A softmodem is a software-based modem that uses minimal hardware. Unlike a conventional modem, the software in a softmodem is run on the host device, e.g., a computer, and uses the device’s resources. As it is cheaper to manufacture compared to traditional modems, it is popular for battery-powered devices. Likewise, the features of an answering machine and digital simultaneous voice and data are easier to implement in a softmodem.
Compared to a hardware modem, a softmodem uses fewer chips and thus consumes less power. It is implemented with either a microprocessor or a digital signal processor. It is also smaller and lighter than a hardware modem and allows unlimited upgrades. Modem design parameters can be tweaked in the case of softmodems, thus providing greater flexibility in this regard.

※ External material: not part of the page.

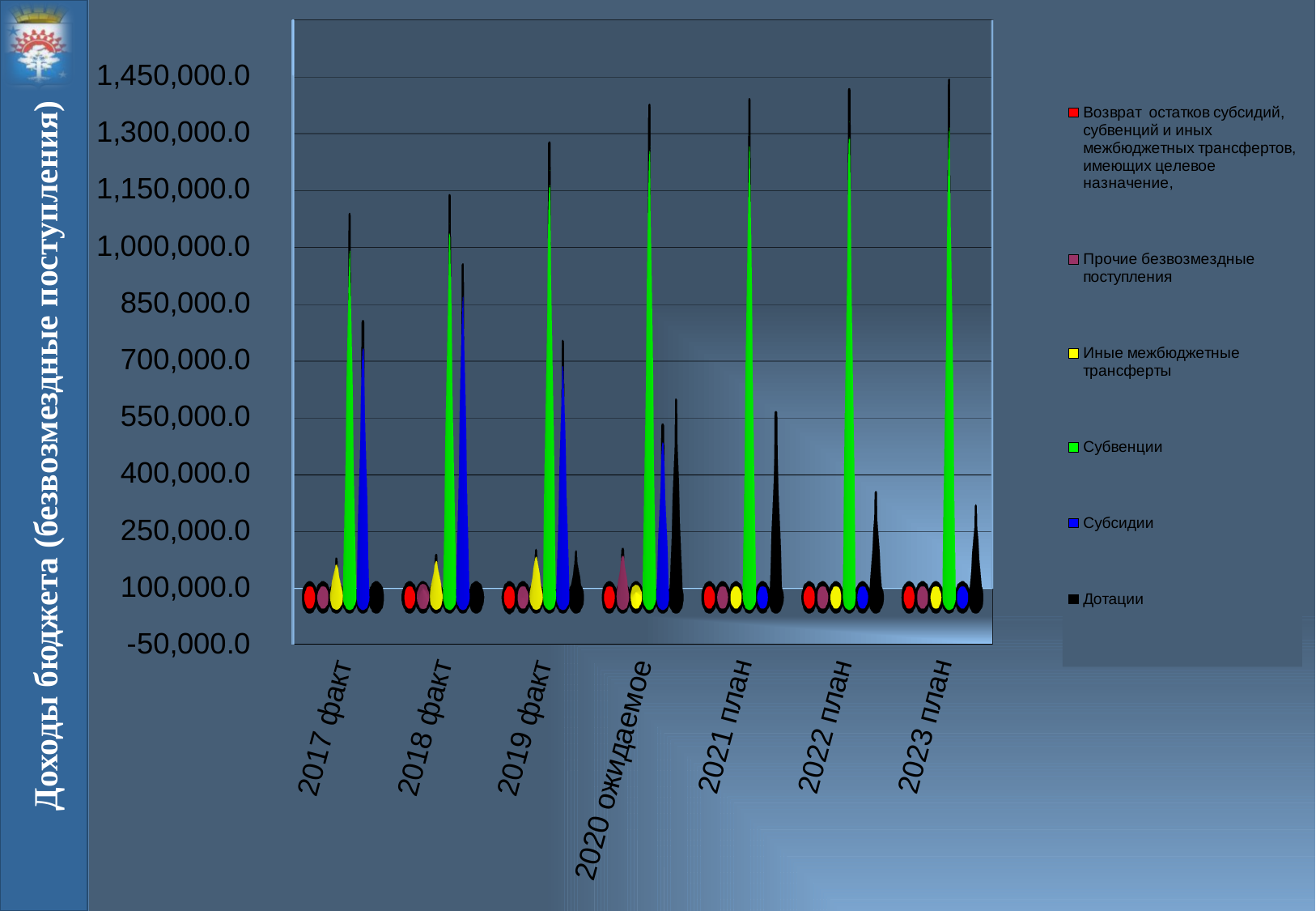
How many series does the chart's legend list? 6 Is the value of Субсидии for 2018 факт greater or less than 700,000.0? greater What kind of chart is shown on the slide? bar chart Which series has the highest value in the 2017 факт category? Субвенции Which colour represents the Субвенции series in the legend? green Is the value of Субвенции for 2017 факт greater or less than 850,000.0? greater Is the value of Дотации for 2022 план greater or less than 400,000.0? less In the 2018 факт category, which is larger: Субвенции or Субсидии? Субвенции How many categories are shown on the x axis of the chart? 7 Which series has the highest value in the 2019 факт category? Субвенции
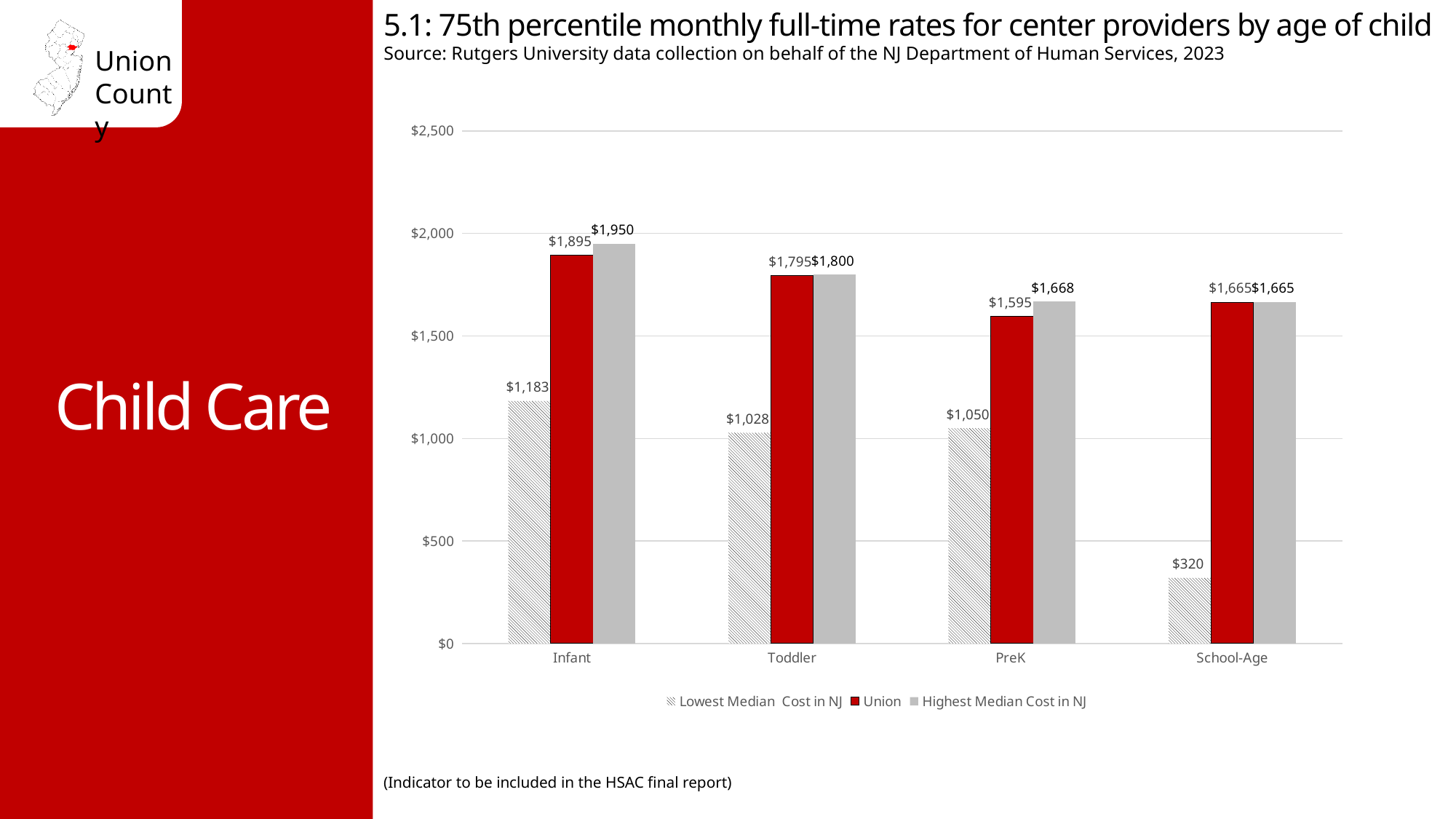
Which age group has the highest Union value? Infant Which age group has the lowest Lowest Median Cost in NJ value? School-Age How many series does the legend list? 3 What kind of chart is shown on the slide? Bar chart What is the Lowest Median Cost in NJ value for School-Age? $320 What is the difference between the Highest Median Cost in NJ and the Lowest Median Cost in NJ for Infant? $767 What is the Union value for Toddler? $1,795 Which is larger for PreK: the Union value or the Lowest Median Cost in NJ value? Union Which series is drawn in red? Union How many age groups are shown on the x axis? 4 What is the Highest Median Cost in NJ value for PreK? $1,668 What is the Union value for Infant? $1,895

Another big advantage of a softmodem is that it does not break or overheat. Softmodems can be classified into two: pure software modems and controllerless modems. Pure software modems execute completely on the CPU of the host computer through hardware emulation, whereas controllerless modems execute most of their instructions on the card and use only a small amount of CPU power.
Reliability and performance are often cited as drawbacks of softmodems. They are machine dependent as well as operating system dependent, making them difficult to use in other host computers or devices owing to lack of driver support. Moreover, they consume CPU cycles on the host computer, thus affecting other applications.